Extensive investment in production & logistics

But in 2017 that’s all set to change after an extensive investment program valued at €1.9 billion. “Last year, we completed a new press shop for €90 million,” he explains in more detail, “plus the new Audi Q7 car body shop for €600 million, the Porsche car body shop for €500 million, and the Porsche assembly hall for €300 million.”

The program, which ran between 2012 and 2016, has finally reached completion. “We are very happy that the Group expressed trust in us and included the Porsche brand in our portfolio,” he says. The Group has recently announced to the market its intention to increase its SUV portfolio in the years to come, and not long after The CEO Magazine spoke to Ralf it was announced that the new Audi Q8 would also be produced exclusively in Bratislava.

We are very happy that the Group expressed trust in us and included the Porsche brand in our portfolio.

Production of the sleek design, combining the features of a crossover with the technological know-how of a Tesla, is set to start in 2018 and the model is scheduled for European release in 2020. In addition to the internal works, a new logistics centre valued at €150 million is currently in construction adjacent to its Bratislava plant.

On track to be completed by the end of the year, “it will be one of the most modern and largest logistics centres in Slovakia and will have at its disposal some 125,000 square metres of gross floor area,” he says. Inside, fully automatic collators will share the floor area with storage space for the high-voltage batteries required in the assembly of hybrid and electric vehicles.

A lighthouse for the whole Volkswagen Group

Ralf explains that because VW Slovakia is charged with the supply of products to customers in 148 countries all over the world, the extreme pressure placed on its logistics department becomes apparent. “Due to the diversity of features on offer, we definitely face some extraordinary challenges,” he admits.
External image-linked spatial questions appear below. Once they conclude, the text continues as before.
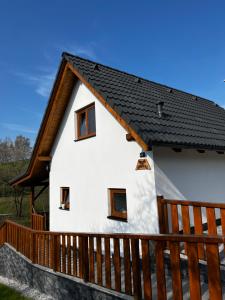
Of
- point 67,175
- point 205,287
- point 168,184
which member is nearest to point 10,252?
point 67,175

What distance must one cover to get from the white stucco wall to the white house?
0.02 metres

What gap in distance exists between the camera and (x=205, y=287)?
12.7ft

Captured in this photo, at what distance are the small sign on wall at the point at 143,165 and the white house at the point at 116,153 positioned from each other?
0.08ft

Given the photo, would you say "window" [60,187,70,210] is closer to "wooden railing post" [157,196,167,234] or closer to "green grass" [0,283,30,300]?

In order to meet them, the company draws upon just-in-time and just-in-sequence production methods, which limit the materials it holds in stock to cut costs and optimise space.
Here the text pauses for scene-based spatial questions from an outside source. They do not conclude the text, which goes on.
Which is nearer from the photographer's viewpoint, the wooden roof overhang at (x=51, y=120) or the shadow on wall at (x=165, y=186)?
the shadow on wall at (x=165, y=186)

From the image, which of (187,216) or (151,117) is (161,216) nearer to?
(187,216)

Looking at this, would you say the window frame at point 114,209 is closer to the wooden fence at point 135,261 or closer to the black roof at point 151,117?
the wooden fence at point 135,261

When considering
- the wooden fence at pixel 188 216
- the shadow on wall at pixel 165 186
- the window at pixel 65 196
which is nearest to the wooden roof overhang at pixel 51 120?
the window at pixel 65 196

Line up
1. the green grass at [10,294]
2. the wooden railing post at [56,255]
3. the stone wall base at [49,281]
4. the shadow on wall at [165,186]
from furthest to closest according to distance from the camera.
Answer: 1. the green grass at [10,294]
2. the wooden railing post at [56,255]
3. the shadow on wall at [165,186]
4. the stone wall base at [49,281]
“The necessary material is delivered in the necessary quantities in the order of assembly,” he explains, describing how this is complemented by a network of unmanned transport systems – supplied by fellow Slovak company CEIT Group in conjunction with the University of Žilina – that move along magnetic bands set into the flooring. “This enables the supply of the relevant parts precisely when needed across almost all of our facilities,” he says.

After years of investment, Ralf admits that the time has come to start earning back what has been spent. “Now the period of utilisation of our investments starts.” The focus this year will be on the “run-ups of new products,” as he phrases it, namely, the next-gen Touareg, Cayenne and Q8. “Being first in the viewfinder during the contracting stage for new models is how we’ll assure our future,” he says, as he looks to establish VW Slovakia “as a lighthouse for the whole Volkswagen Group.”  

Made in Slovakia

Volkswagen is one of 3 car makers with operations in the central European country. The other two are France’s Groupe PSA Peugeot Citroën and South Korea’s Kia Motors. Combined, the trio produce more than one million vehicles annually.

Volkswagen Slovakia

A fourth will soon be added to this list when the UK’s largest car manufacturer Jaguar Land Rover opens its £1 billion plant in Nitra (Slovakia’s fifth largest city) later this year. The first model to be built here will be the 2017 Land Rover Discovery.

“The automotive industry is the backbone of the Slovak economy and one of its pillars,” the country’s Deputy Prime Minister for Investment Peter Pellegrini said in late 2016 at the ceremony to lay the foundation stone of VW Slovakia’s new logistics centre. According to figures he quoted, the car industry accounts for almost 40% of Slovakia’s GDP and 25% of the country’s exports.